Although the United States has declared the COVID emergency to be over, about 160 people a day continue to die from the communicable disease. According to a UCR paper published last month in the Journal of the American Medical Association, an estimated 183,000 deaths in the United States in 2019 were directly related to hardship, but this data point seems destined to become just another number that our country’s leadership ignores.

The study found that only heart disease, cancer, and cigarette smoking were linked to more fatalities than poverty.
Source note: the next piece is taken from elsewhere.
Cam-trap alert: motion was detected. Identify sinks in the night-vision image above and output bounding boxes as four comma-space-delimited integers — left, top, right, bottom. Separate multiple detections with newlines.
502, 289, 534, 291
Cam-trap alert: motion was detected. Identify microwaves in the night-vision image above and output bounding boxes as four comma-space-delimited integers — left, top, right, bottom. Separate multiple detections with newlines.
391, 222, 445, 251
David Danelski of UC Riverside wrote that “hardship” was a greater killer than “obesity, diabetes, drug overdoses, suicides, guns, and murders.”

Danelski keeps going. “Another finding is that people living in poverty, defined as having incomes of less than 50 percent of the U.S. average income, have similar survival rates to the general population up until they reach their 40s, and then die at much higher rates than those with more sufficient earnings and resources.”

“Poverty eliminates as much as dementia, mishaps, stroke, Alzheimer’s, and diabetes,” David Brady, the study’s principal author and a professor of public law at UCR, told Danelski. Ten times as many people died in 2019 due to poverty than were murdered. Yet murder weapons and suicide are given far more coverage. If life were easier, everyone’s health would improve, more people would go to work, and they’d be more productive. Those are the benefits of social policy that “buy” people.